In this Helpers feature we join members of the Guelph Police Service and the Kiwanis Club as they celebrate the work of former VIP Officer Kyle Grant and welcome new VIP Officer Const. Brian Murphy

There was a changing of the guard of sorts Thursday as members of the Guelph Police Service and the Kiwanis Club of Guelph got together for lunch at Cutten Fields to thank outgoing VIP Officer Kyle Grant and welcome the new VIP Officer Const. Brian Murphy. 

“It was a wonderful experience,” said Grant who was joined at the event by his wife Lauren and their six-month-old daughter Ella. “The positivity of going into every school and seeing the kids’ faces light up. They were eager to learn and it was a really cool experience that way. I was lucky to be in the role for five years and do it on a daily basis.”  

The positivity of the experience was expressed by the new VIP officer Const. Brian Murphy as well.  

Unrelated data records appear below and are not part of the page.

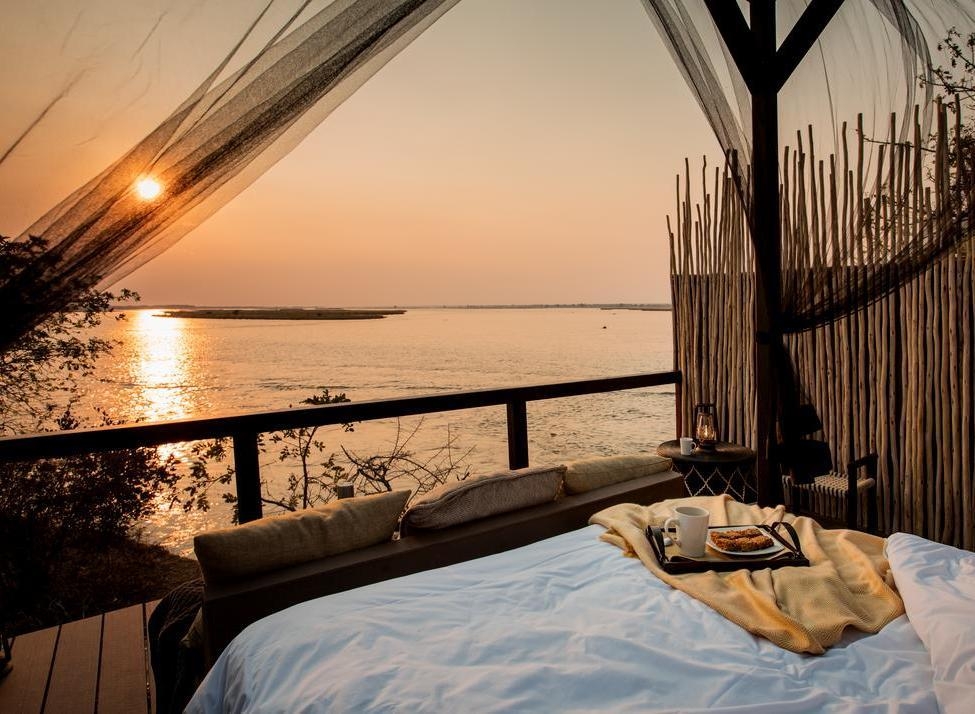View from an outdoor bed with mosquito netting and a breakfast tray, looking over a wide river at sunrise.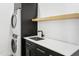 Modern laundry room featuring a stacked washer/dryer unit and sink with storage at 4002 N 33Rd Pl, Phoenix, AZ 85018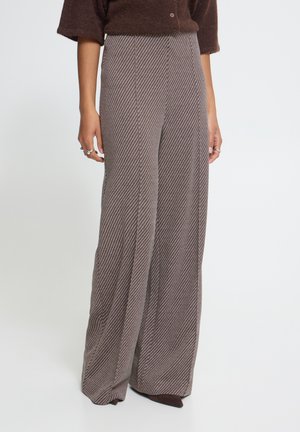 Femme portant un pantalon marron taille haute à jambes larges avec des rayures diagonales et un pull court marron foncé.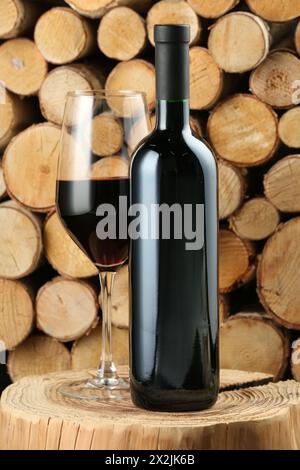 Stylish presentation of red wine in bottle and wineglass near wooden logs Stock Photo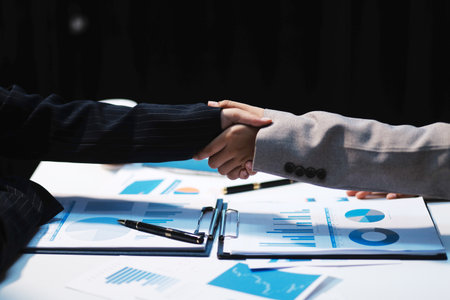 Business partnership meeting concept, Two confident Business handshake and business people after discussing good deal of Trading contract and new projects for both companies, success, partnership.の写真素材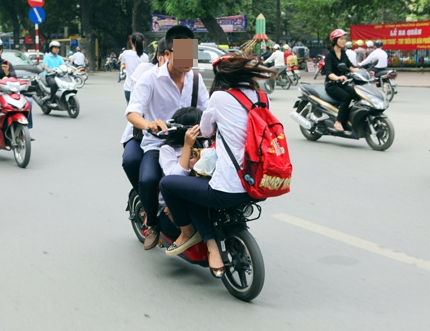 Học sinh kẹp 3-4 người, ngồi đủ các dáng kỳ quái trên xe đạp điện, tạo nên một hình ảnh "sởn da gà" trên đường phố.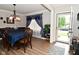 Formal dining room with elegant chandelier, hardwood floors, and stylish curtains at 1744 Salina Dr, Avon, IN 46123
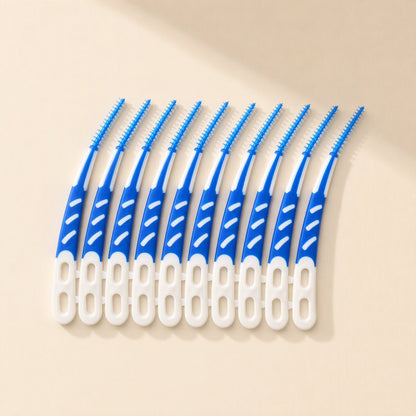 Boxed set of 12 plastic interdental brushes for oral cleaning between teeth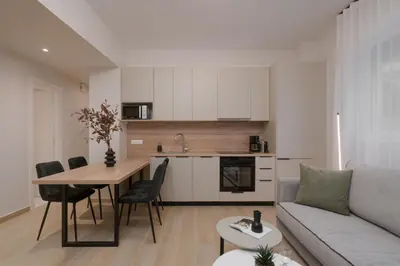 a kitchen and living room with a table and a couch at Athenian Modern & Luxury Apartments in Athens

“We are basically teachers in the classroom but we are dressed up like police officers so we automatically garner their respect and attention,” said Murphy. “They are amazing. They are involved.  They participate. The positivity, is the main reason I do this.”

Murphy took over the position in January and that is why he was late for the lunch event Thursday at Cutten Fields. 

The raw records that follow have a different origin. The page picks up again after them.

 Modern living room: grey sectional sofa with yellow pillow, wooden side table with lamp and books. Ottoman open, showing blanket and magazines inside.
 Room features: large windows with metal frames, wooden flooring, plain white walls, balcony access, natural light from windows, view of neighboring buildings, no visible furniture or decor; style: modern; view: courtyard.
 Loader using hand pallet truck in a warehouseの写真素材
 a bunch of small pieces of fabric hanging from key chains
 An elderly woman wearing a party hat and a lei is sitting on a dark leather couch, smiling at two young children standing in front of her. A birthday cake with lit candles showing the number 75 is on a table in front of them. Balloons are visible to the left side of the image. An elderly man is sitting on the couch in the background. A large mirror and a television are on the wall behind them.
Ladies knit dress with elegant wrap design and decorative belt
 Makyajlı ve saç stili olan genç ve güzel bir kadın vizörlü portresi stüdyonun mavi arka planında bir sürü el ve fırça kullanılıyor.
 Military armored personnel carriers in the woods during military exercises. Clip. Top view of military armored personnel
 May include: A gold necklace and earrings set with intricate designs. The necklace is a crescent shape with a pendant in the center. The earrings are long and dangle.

“I was just doing a presentation at Mitchell Woods Public School,” he said. “Fortunately, part of my presentation is a video so I put the video on and told the teacher I was out of there and here I am. A little late but I made it.”  

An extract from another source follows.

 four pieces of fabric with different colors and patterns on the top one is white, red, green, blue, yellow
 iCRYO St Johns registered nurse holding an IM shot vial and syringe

VIP is an acronym for Values, Influences and Peers and the goal is to educate students on the law and instill trust and respect between each other and police. 

Larry Townsend is a retired teacher and principal and the coordinator of the program for the Kiwanis Club, which has supported the program since its inception in 1986.

“It was a joint project of the Ministry of Education and the Ministry of the Solicitor General,” said Townsend. “A former Kiwanian Bob Waddell was responsible for getting the program rolling in Guelph and he was honoured by the province for his contribution.”

Sgt. Jason Guardiero is the supervisor of the youth crime prevention unit at the GPS and he oversees their youth initiatives including the VIP Program.

“About 5,000 students participate in the VIP and VIP Plus program each year,” said Guardiero. “It’s comprised of 11 lessons for every Grade 6 student in the city of Guelph.

The police facilitate four lessons and the Grade 6 teachers facilitate the remaining seven lessons.”

Students are educated on a variety of topics including drug awareness, bullying, cyber-bullying and peer pressure.

“At the end of the year there is a VIP celebration,” said Guardiero. “It’s a program I was involved in when I was a youth so it is a program I recognize and remember.”

Grant remembered taking part in the program when he was young as well.  

“I grew up in Whitby and we had the VIP Program there and I definitely remember it,” said Grant. “It was just for Grade 6 and I think it is fun in Guelph that we expanded the program to cover Grades 7 and 8 for the VIP Plus courses. Over the course of three years from Grade 6 through 8 a student will see eight different police presentations.”  

Guelph Police Chief Gordon Cobey was at the lunch event Thursday to celebrate the value of the program and the work of his officers. 

“It gives us an excellent, early opportunity to engage with the young people in our community,” said Cobey. “I know Kyle spent a lot of time in our schools to deliver really important safety messages and education messages for our kids.”

Kiwanis supports the program in a number of ways including providing study materials. 

“After I would do a presentation the teacher would put aside time for the kids to use the work books provided by the Kiwanis Club of Guelph,” said Grant. “It’s an important investment because without those books there wouldn’t be a lot of opportunity to reinforce what the students learned from the presentation.” 

The VIP program not only helps educate kids about the law and the role of police in our community but has inspired some of them to be police themselves. 

“We’ve had a number of officers over the years and they have all been excellent,” said Townsend. “One of my former students from Waverly Drive is on the force now in Guelph.”